UPT hasn’t been the only part of training that’s changed. Earlier this year, the 19th Air Force introduced a new Fighter Bomber Fundamentals (F/BF) course, combining the T-38 Undergraduate Training and Introduction to Fighter Fundamental classes.
“The initial F/BF, if you press me on it, I’ll tell you it’s really just taking two different syllabus and connecting them together,” Quinn said. “It’s not a huge refinement. It’s not a huge leap in technology. It’s a first step. And what [our team is] going to do will be that second and third step to actually make it better and longer lasting.”
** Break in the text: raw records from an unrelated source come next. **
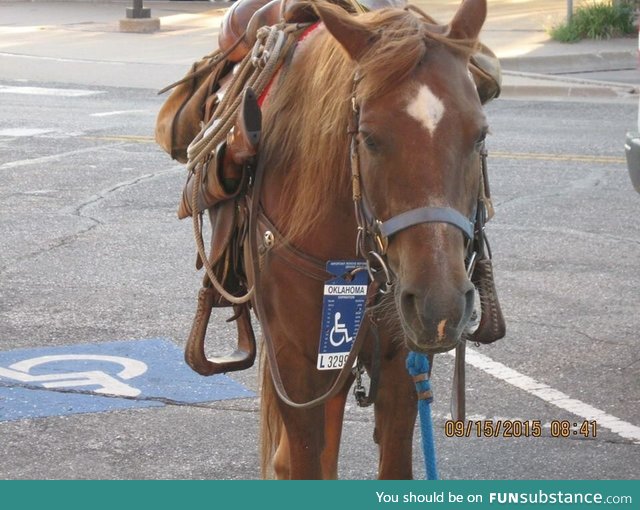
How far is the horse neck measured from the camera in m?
3.95

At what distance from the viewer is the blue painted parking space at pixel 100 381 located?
631 centimetres

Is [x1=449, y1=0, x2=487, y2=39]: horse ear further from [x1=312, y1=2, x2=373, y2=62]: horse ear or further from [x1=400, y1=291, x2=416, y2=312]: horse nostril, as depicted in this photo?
[x1=400, y1=291, x2=416, y2=312]: horse nostril

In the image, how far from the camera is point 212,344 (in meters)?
7.25

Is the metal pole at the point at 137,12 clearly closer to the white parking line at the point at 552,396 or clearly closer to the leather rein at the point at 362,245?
the white parking line at the point at 552,396

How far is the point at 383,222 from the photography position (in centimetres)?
362

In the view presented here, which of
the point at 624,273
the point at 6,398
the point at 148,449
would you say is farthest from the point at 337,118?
the point at 624,273

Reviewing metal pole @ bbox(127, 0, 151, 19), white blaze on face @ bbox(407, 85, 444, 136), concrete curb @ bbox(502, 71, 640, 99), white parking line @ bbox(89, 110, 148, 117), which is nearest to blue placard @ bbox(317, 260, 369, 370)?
white blaze on face @ bbox(407, 85, 444, 136)

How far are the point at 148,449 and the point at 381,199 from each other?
2.52m

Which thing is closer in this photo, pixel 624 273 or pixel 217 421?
pixel 217 421

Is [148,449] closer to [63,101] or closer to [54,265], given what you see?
[54,265]

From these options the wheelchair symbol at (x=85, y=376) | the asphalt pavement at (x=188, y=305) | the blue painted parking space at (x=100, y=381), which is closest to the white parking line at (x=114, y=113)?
the asphalt pavement at (x=188, y=305)

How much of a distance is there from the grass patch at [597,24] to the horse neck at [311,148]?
18979mm

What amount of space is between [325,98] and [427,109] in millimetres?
495

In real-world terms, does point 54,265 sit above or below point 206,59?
below
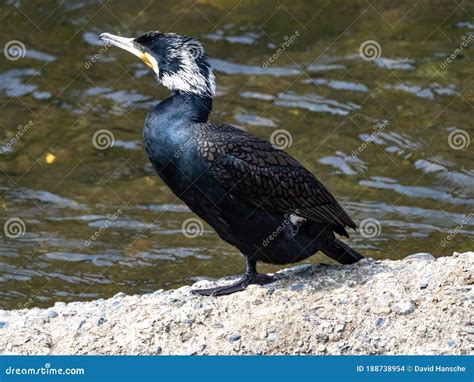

It’s too soon to draw any conclusions from the new F/BF course, Quinn said. To an extent, the same is true for the new Undergraduate Pilot Training. Officials say they haven’t seen any dropoff in performance, but Quinn said it will take several years to understand the results of the change fully.
“I would say to get a full assessment, probably five years,” he said. “And that gives enough time for that initial cadre and a couple of other cadres that graduated that way to get not only through their formal training unit, but to get into their [operations] unit. Because we will do graduation surveys. The formal training unit does a graduation survey. Then a year later, we reach out to the gaining operations unit to say, ‘Hey, how are these folks doing?’”
But the syllabus does not need to be frozen in place until then.
“We can make immediate changes,” said Quinn. “I’m not saying we’re going to wait five years to make an adjustment. So as soon as we see things that we can do better. I don’t want to just say hey, this is the syllabus, we’re not going to touch it again.”